Whether it’s for a company or a country, the truth is, investing in the future, growth, creating businesses and jobs, building something different and new — these are the truly difficult decisions. Difficult because they require real risk-taking. Difficult because they force you to make tough trade-offs that aren’t obvious based on inadequate information. They take imagination because betting on the future is never an exact science. They take a willingness to postpone pay-off today for an uncertain payoff tomorrow. They take long-term perspective and the courage to stay the course.
Our high school students cannot continue to rank behind 18 other nations in scientific achievement. We know that the scores of our fourth graders are among the highest in the world, and our eighth graders hold steady. It’s only in high school where we start to fall behind.
We must make a concerted effort to entice more of our young people into careers in science and technology. Do you realize that half of our scientists and engineers are at least 40 years old today, and the average age is rising? Science and engineering degrees now represent 60 percent of all bachelor’s degrees earned in China, 33 percent in South Korea, and 41 percent in Taiwan. But here in America, they’re only at 31 percent; and if you just count engineering degrees, they are five percent. That’s no way to win a future defined by science and technology.
Our investment in research and development today is falling in relation to the rest of the world. From 1970 to 2004, federal funding for research in physical and mathematical sciences and engineering, as a share of GDP, actually declined by 37 percent. Meanwhile, spending rose more than 300 percent in South Korea and about 500 percent in China.
Again, this is a question of priorities and choices. America will spend between $20 billion and $40 billion this year on agriculture subsidies. We’ll spend about $5 billion on research and development. As a matter of priority, should we spend more energy protecting the jobs of the 20th century, or building the jobs of the 21st century?
America’s leadership in the world has never been about manifest destiny. It’s never been inevitable. It has always been about people’s hard work and commitment, the result of decision, investment, and choice. Success has never been guaranteed — even when it’s been around so long, we take it for granted. As in all great undertakings, failure is a real possibility. But we have so much of what we need to succeed. What we need now is the heart, the determination and the will to invest what is necessary and sacrifice what is required. We need the courage to take risks, make choices, and stand behind them together. We need the imagination and creativity to picture our future in a world that’s changing fundamentally. And we need to trust in the genius and the ability of the American people.

━━━━━━━━━━

§ **Required actions**
1 > Translate this sentence from the speech on investing in science and technology into Spanish: "Our investment in research and development today is falling in relation to the rest of the world."
2 > Repeat the part of the speech on investing in science and technology that starts with "Our investment in" and goes on through "percent in China.".

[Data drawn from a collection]
━━━━━━━━━━

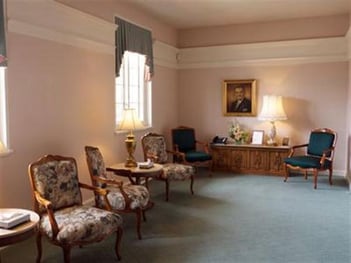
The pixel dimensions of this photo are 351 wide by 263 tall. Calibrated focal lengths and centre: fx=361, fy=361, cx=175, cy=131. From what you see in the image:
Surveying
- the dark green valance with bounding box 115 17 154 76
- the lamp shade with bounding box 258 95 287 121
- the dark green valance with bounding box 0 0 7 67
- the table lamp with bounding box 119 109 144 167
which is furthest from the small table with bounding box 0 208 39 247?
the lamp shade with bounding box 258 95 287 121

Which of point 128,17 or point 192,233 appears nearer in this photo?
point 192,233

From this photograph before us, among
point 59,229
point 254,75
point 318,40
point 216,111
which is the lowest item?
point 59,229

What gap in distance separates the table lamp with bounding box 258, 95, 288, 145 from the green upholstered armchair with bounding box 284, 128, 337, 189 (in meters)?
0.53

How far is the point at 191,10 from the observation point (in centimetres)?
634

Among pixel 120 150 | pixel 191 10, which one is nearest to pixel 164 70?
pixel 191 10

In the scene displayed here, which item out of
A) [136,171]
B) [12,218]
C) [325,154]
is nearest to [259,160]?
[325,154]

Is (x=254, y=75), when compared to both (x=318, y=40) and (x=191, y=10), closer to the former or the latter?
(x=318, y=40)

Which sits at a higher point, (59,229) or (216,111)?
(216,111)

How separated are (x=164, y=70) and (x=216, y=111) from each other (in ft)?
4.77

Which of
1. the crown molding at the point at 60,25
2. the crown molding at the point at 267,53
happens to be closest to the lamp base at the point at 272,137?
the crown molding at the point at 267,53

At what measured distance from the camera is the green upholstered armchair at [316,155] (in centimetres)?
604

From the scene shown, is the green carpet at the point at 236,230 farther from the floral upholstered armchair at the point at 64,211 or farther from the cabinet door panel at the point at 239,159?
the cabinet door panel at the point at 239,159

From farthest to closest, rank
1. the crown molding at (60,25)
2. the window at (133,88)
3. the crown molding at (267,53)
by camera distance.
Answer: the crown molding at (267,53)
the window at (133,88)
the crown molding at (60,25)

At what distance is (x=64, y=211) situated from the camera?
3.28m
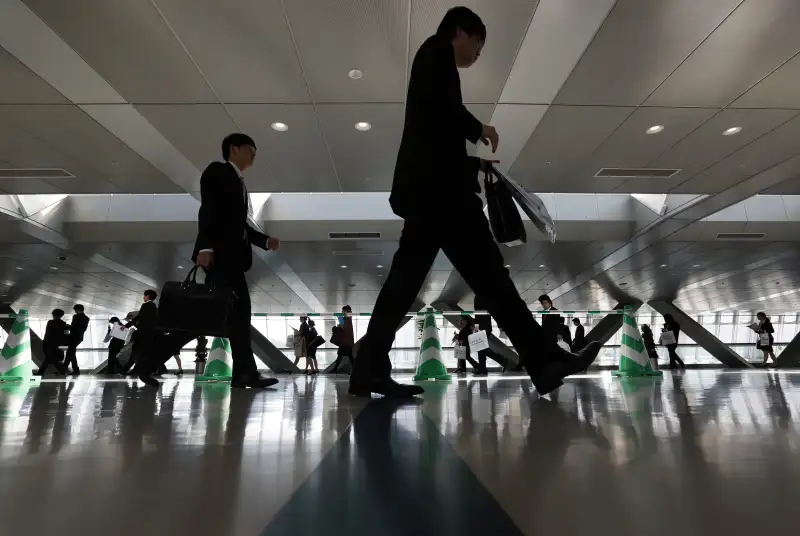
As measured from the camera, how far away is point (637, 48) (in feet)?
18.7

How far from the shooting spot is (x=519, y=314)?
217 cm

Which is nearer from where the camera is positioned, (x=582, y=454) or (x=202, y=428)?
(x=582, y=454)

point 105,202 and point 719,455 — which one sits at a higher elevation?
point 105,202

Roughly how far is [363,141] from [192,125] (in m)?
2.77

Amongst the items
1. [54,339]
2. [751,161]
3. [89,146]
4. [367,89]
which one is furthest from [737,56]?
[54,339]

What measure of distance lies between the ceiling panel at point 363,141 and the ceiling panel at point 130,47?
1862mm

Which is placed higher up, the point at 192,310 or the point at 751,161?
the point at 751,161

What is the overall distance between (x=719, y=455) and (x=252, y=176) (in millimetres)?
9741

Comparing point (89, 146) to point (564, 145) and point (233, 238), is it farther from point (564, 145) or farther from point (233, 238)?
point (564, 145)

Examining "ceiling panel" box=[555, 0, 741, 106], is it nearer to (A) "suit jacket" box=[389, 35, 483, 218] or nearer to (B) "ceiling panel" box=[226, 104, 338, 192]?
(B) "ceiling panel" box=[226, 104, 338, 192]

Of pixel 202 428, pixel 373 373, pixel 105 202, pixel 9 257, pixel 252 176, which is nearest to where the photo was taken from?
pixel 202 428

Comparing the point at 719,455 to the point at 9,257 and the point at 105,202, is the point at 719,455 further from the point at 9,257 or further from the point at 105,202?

━━━━━━━━━━

§ **Problem solutions**
1 > Nuestra inversión en investigación y desarrollo está disminuyendo hoy en relación con el resto del mundo.

2 >
Our investment in research and development today is falling in relation to the rest of the world. From 1970 to 2004, federal funding for research in physical and mathematical sciences and engineering, as a share of GDP, actually declined by 37 percent. Meanwhile, spending rose more than 300 percent in South Korea and about 500 percent in China.